From 08ce5eedf526181bccc64a3b9a3bb869bc06c38d Mon Sep 17 00:00:00 2001
From: Luca Wehrstedt <lcw@fb.com>
Date: Fri, 18 Jun 2021 05:12:27 -0700
Subject: [PATCH] [reland] Move RPC agents to libtorch (#60170)

Summary:
Pull Request resolved: https://github.com/pytorch/pytorch/pull/60170

Reland of #59939.

Test Plan: CI

Reviewed By: mrshenli

Differential Revision: D29193234

fbshipit-source-id: ee2a90d6be961c10f91361512bdd4cadca43dd60
---
 BUILD.bazel                                   |   2 +-
 caffe2/CMakeLists.txt                         |  57 +--------
 cmake/Dependencies.cmake                      |   7 ++
 test/cpp/rpc/CMakeLists.txt                   |   4 +-
 third_party/tensorpipe                        |   2 +-
 third_party/tensorpipe.BUILD                  | 112 ++++++++++--------
 tools/build_variables.bzl                     |  12 +-
 torch/CMakeLists.txt                          |   6 -
 torch/csrc/distributed/rpc/macros.h           |   5 -
 .../csrc/distributed/rpc/tensorpipe_agent.cpp |   1 -
 torch/csrc/distributed/rpc/tensorpipe_agent.h |   1 -
 .../csrc/distributed/rpc/tensorpipe_cuda.cpp  |   3 +-
 .../csrc/distributed/rpc/tensorpipe_utils.cpp |   1 -
 torch/csrc/distributed/rpc/tensorpipe_utils.h |   1 -
 14 files changed, 86 insertions(+), 128 deletions(-)

JOB ITEM A: Translate the patch subject sentence "Move RPC agents to libtorch" into Spanish.
JOB ITEM B: Transcribe the stretch of the patch text from "From 08ce5eedf526181bccc64a3b9a3bb869bc06c38d Mon" through "Reland of #59939.".
The lines after this text aren't needed.

DATA:
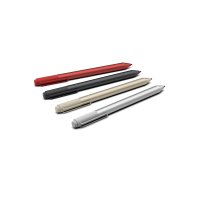 Surface Pro 4 U7M-00014 触控笔 黑色-Demo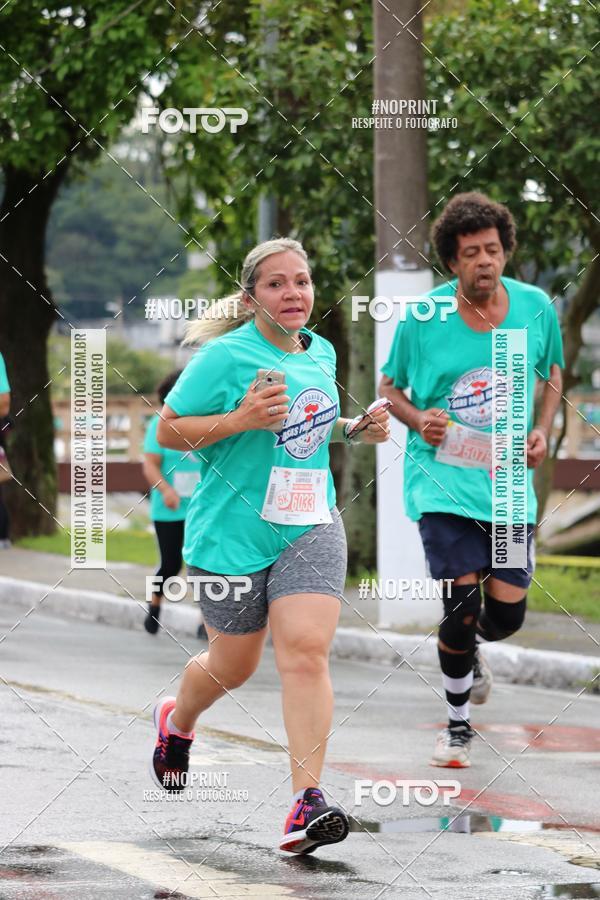 Buy your photos of the event4� Corrida e Caminhada Asas Para Isabela on Fotop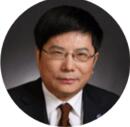 中国旅游研究院院长国家旅游局数据中心主任戴斌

RESPONSE BOX A: Mover los agentes RPC a libtorch

RESPONSE BOX B:
From 08ce5eedf526181bccc64a3b9a3bb869bc06c38d Mon Sep 17 00:00:00 2001
From: Luca Wehrstedt <lcw@fb.com>
Date: Fri, 18 Jun 2021 05:12:27 -0700
Subject: [PATCH] [reland] Move RPC agents to libtorch (#60170)

Summary:
Pull Request resolved: https://github.com/pytorch/pytorch/pull/60170

Reland of #59939.